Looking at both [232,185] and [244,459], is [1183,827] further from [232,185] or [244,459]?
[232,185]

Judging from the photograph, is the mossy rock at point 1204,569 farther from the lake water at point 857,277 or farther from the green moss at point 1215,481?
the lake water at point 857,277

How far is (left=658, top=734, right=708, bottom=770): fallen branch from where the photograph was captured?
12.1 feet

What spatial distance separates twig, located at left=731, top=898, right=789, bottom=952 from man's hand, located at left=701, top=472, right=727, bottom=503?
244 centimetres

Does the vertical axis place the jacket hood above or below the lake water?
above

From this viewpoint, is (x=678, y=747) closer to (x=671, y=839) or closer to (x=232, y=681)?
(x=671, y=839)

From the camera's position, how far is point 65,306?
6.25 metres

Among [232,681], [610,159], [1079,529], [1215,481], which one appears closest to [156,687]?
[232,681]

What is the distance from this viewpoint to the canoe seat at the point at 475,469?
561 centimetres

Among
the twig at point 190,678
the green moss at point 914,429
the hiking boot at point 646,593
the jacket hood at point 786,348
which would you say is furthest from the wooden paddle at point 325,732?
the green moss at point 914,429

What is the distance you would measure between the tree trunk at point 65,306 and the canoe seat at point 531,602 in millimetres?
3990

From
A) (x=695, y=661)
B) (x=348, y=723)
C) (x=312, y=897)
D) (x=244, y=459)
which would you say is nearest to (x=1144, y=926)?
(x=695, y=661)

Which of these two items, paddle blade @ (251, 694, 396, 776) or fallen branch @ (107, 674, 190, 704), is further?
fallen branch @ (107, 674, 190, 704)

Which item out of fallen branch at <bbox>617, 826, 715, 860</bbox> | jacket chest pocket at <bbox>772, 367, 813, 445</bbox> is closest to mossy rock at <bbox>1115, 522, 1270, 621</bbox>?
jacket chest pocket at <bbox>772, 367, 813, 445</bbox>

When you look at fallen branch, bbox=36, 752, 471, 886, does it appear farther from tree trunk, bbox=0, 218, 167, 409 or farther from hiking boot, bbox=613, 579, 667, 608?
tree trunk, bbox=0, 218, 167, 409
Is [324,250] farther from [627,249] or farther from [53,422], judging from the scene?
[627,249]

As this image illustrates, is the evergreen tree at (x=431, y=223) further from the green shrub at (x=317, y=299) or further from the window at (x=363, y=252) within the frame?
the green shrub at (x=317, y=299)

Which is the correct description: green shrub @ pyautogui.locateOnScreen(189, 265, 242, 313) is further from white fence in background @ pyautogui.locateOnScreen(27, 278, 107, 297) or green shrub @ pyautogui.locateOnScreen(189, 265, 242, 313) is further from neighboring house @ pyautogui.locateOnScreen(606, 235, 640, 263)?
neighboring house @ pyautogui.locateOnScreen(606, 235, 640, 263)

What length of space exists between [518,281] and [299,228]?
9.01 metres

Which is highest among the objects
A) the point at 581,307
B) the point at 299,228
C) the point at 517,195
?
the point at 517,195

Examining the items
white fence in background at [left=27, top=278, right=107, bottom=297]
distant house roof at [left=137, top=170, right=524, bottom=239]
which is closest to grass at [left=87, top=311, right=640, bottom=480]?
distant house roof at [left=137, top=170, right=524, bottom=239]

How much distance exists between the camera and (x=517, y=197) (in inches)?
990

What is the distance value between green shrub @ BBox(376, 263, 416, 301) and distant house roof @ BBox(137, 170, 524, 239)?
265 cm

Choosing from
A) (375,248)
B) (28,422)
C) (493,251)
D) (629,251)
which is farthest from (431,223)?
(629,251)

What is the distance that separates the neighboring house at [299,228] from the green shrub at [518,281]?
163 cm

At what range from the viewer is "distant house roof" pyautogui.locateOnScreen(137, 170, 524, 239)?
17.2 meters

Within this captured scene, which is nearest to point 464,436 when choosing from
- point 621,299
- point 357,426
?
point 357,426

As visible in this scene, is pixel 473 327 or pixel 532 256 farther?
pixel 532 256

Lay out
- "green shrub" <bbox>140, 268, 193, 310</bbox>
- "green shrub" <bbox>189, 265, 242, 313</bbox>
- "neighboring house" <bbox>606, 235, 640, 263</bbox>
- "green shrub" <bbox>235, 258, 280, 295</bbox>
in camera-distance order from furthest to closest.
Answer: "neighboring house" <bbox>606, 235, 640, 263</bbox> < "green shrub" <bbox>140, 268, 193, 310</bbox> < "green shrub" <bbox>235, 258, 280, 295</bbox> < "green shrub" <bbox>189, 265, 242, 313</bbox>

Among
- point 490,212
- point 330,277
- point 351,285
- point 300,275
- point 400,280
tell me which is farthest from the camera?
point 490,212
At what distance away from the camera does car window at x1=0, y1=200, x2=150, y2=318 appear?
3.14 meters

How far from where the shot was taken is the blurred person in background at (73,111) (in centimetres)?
◆ ◆ ◆ ◆
• [What you have to do] Reproduce without alteration every line from the first line through the line that contains "6.25 metres", including both of those lines.

• [Response for this exercise]
Looking at both [232,185] and [244,459], is [1183,827] further from [232,185] or [244,459]?
[232,185]

Judging from the photograph, is the mossy rock at point 1204,569 farther from the lake water at point 857,277 or farther from the green moss at point 1215,481?
the lake water at point 857,277

How far is (left=658, top=734, right=708, bottom=770): fallen branch from where the photograph was captured?
12.1 feet

What spatial distance separates twig, located at left=731, top=898, right=789, bottom=952 from man's hand, located at left=701, top=472, right=727, bottom=503?
244 centimetres

Does the vertical axis place the jacket hood above or below the lake water?
above

From this viewpoint, is (x=678, y=747) closer to (x=671, y=839) or closer to (x=232, y=681)?
(x=671, y=839)

From the camera's position, how far is point 65,306?
6.25 metres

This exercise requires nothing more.